Facebook Page for your band

Basics of setting up a band page on Facebook

Lots of bands, in fact probably most bands, have a presence on Facebook.
It is the largest social media network in the world, reaching 1.15 Bn users worldwide and is the 2nd biggest website, according to “Alexa”, after Google.

Most of my direct links to this website come from Facebook as bands share my reviews about them, so even if a band has their own website they will gain hugely by having a Facebook page as well.

Page, group, or profile

I can’t emphasise this enough, what you need for your band on Facebook is a PAGE. I know absolutely LOADS of bands who have set up a personal profile as their band page, thinking (erroneously) that they will reach more of their fans that way.

Facebook has made pages, groups, and profile different for a reason, and each serves a very different purpose. Here is a brief summary in easy language.

  • Profile – A personal section relating to an individual as who they really are as a person. e.g. John Smith : father, husband, son, brother, friend, acquaintance etc
  • Page – A section relating to an organisation or business, or to a person’s role in life. e.g. “Organic Records Ltd.”  or “The Funky Chicken Band” or John Smith : Lead singer of The Funky Chicken Band (If you want to keep your band life separate from your personal then this is the way)
  • Group – A number of people with a common interest e.g. Secret closed group for Funky Chicken band members to communicate, open group for fans and street teamers of Funky Chicken by geographical area.

Like a lot of people, when I moved across from Myspace to Facebook I brought with me a lot of associated baggage. I tried to set up an alter ego page and discovered how much more determined Facebook were to check that my fictional character was a real person than Myspace had been. In fact it amazes me that people go to the trouble of creating profiles for their dogs. These should really be pages but I am not going to go off in a huff about it.

A personal profile is set up to behave very much like a human being. To use an analogy with real life. Humans can go to places, go inside buildings, work for companies be members of bands etc. They interact with businesses, and buildings, and rock bands in specific ways. They can seek friends who are other humans, and they can like or dislike other entities.
What they can’t do is act as a shop front, warehouse, or workshop, for the business of a business entity. That is what pages are for.

Pages on the other hand behave like non human entities. They can “like” other pages, in the same way that a company can like another company, or a band can like another band, or its record label. But they can’t make friends with profiles. That has to happen the other way round, but they CAN have an unlimited number of fans. Also there is no issue with privacy. Think about it; would you want EVERY fan of your band to also be your personal friend? Some of them might come to gigs and dig your music, but also be quite obnoxious people who you would not want to meet in the street.

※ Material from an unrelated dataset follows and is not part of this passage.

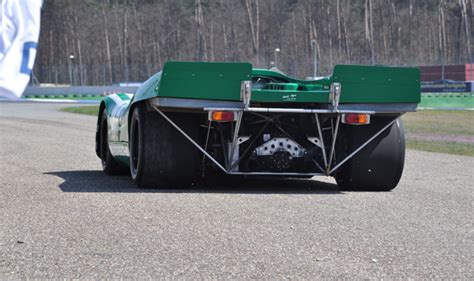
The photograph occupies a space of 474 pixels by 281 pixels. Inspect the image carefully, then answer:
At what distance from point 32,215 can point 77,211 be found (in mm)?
376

Band pages are set up for bands and allow syncing with other social media (Twitter, Reverb Nation etc) and let you host audio files, and gig lists,  directly on your page. It has specific spaces for your band biog, list of members, media contacts, record label info etc. (It doesn’t ask you if you are male/female or married/single/its complicated)

Groups are not pages – When I set up the Let’s Get a Genuine Unsigned Band Into the Charts campaign I used a group. I was used to Myspace and that was how you did it there, but I should have used a page. At the time I didn’t realise it could become a problem. Groups are limited to 5,000 members. GUBIC grew to nearly ten thousand before the end and we had set up two groups.

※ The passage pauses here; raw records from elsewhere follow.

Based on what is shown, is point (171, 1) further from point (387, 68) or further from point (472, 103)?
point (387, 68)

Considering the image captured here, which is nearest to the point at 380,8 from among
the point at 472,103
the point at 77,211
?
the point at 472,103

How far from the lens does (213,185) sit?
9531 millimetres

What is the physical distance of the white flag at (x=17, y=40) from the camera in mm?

A group is ideal for organising a number of people with a common goal. Just like a craft club and coffee morning, at the local church hall, or a bunch of mums who go swimming every Thursday lunchtime.

For bands this might be a group for street teamers, in a particular area. Or even just a secret group for your members to be able to talk about when the next rehearsal is.

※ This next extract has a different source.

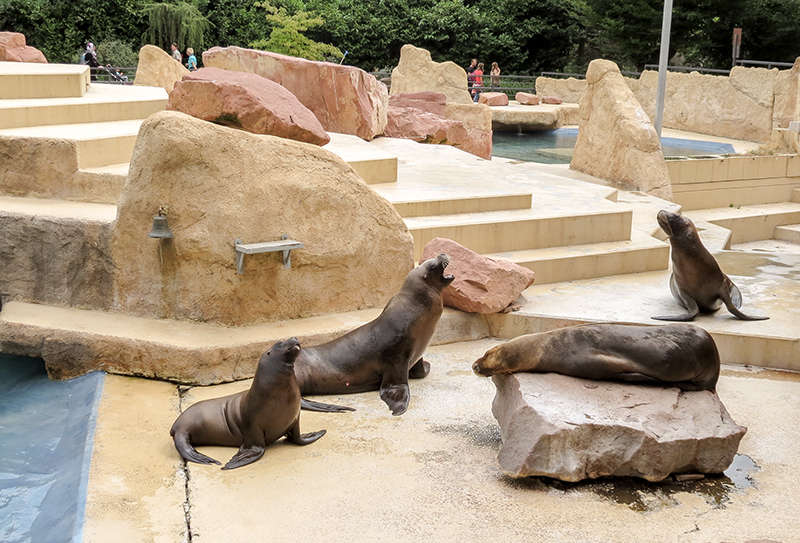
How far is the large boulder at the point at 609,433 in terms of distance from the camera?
174 inches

So if I have persuaded you that it should be a page…

fbPages1Setting up a page on Facebook is easy. The site takes you through it step by step.
fbPage2

Click on the “pages” link on the left of the main page on Facebook.

This take you to a list of pages that you are already an admin of. Assuming this is all new to you then there may not be any.

So just click on the “+ Create a Page” button and you then have a choice of categories.

You obviously want the one labelled “Artist, Band or Public Figure”

Then you get a drop down menu and you need to scroll to “Musician/Band” and fill in the name of the band. Then click I agree to the terms and conditions and hit “Get Started”

You now get a whole load of information to fill in about your band. Try to fill in as much as possible. The more detail you include the easier it is for people to find out about you.

It allows you to link to other websites. Do so. Link to all your other sites because Facebook is the 2nd largest website in the world so those links will be ranked pretty high by Google.

Lastly for now, invite your friends to like the page as soon as you feel it is ready to show to the rest of the world.